Dee Marie first implemented the CALMING KIDS program in Boulder Valley schools, but it quickly expanded into Summit County, Denver, Arvada and most recently Jefferson County. And it’s spread internationally as well. Dee Marie has developed an extensive training curriculum bringing educators from Mexico, Colombia, Puerto Rico and Palestine, among others, to train in Boulder.

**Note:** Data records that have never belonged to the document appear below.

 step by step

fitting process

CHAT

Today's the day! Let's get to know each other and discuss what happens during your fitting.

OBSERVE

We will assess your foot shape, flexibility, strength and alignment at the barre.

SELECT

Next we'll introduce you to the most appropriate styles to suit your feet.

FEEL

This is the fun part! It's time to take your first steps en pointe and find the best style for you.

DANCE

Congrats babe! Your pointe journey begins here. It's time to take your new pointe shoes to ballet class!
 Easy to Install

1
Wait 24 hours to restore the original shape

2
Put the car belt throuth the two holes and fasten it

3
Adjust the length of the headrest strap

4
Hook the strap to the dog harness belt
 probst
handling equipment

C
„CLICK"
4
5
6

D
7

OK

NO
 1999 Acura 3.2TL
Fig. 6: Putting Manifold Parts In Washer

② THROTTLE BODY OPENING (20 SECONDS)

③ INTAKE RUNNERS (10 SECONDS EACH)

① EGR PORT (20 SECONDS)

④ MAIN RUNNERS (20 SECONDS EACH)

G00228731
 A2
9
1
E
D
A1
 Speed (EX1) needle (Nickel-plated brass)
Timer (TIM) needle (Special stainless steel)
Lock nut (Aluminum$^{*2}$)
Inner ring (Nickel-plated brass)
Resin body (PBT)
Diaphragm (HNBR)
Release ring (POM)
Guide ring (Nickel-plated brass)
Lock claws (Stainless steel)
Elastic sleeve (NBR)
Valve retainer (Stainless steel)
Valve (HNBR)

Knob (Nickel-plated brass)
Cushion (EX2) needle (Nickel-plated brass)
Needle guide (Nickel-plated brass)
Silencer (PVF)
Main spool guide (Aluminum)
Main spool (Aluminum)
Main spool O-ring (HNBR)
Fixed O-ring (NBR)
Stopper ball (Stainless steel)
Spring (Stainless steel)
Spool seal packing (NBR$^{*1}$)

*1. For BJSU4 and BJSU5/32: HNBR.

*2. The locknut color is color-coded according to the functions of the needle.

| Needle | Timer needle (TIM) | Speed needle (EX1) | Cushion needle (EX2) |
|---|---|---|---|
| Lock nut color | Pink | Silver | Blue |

“My mission is to get yoga to everybody and anybody,” she says. “Yoga is not a system of exercise. In classical yoga we do movement in order to get our body comfortable. We do yoga in order to regulate our breathing. We do mindful meditation and concentrations to focus the mind. In classical yoga, we look at our communication skills and how we’re appearing to the community.”
She’s also written several activity workbooks for children to accompany her classes, the first of which, “Yoga Keeps Me Calm, Fit and Focused” has been translated into multiple languages, and they are being used in schools Mexico, Central America, Saudi Arabia and Palestine.
“The more we get the body, the breathing, the mind in a calmer, more loving and more released place within themselves, the more they can handle anything that is happening in the outer world,” she says. “Negative confrontation will come to us no matter what age we are. It’s understanding just how to have a compassionate heart and the compassion that you can give to others whether they are your friend or enemy.”
Dee Marie says the goal is to make the ideas behind CALMING KIDS mainstream by 2020, hopefully decreasing violence in schools both here and around the world.
“I’ve devoted my life to it and I feel like I make this much (she depicts about an inch with her fingers) of a difference considering where it’s going,” she says. “It’s scary, we watch the media and the type of movies that are coming out, and what they are teaching the kids is to pick up a gun and shoot. So I feel like I have so much work to do.”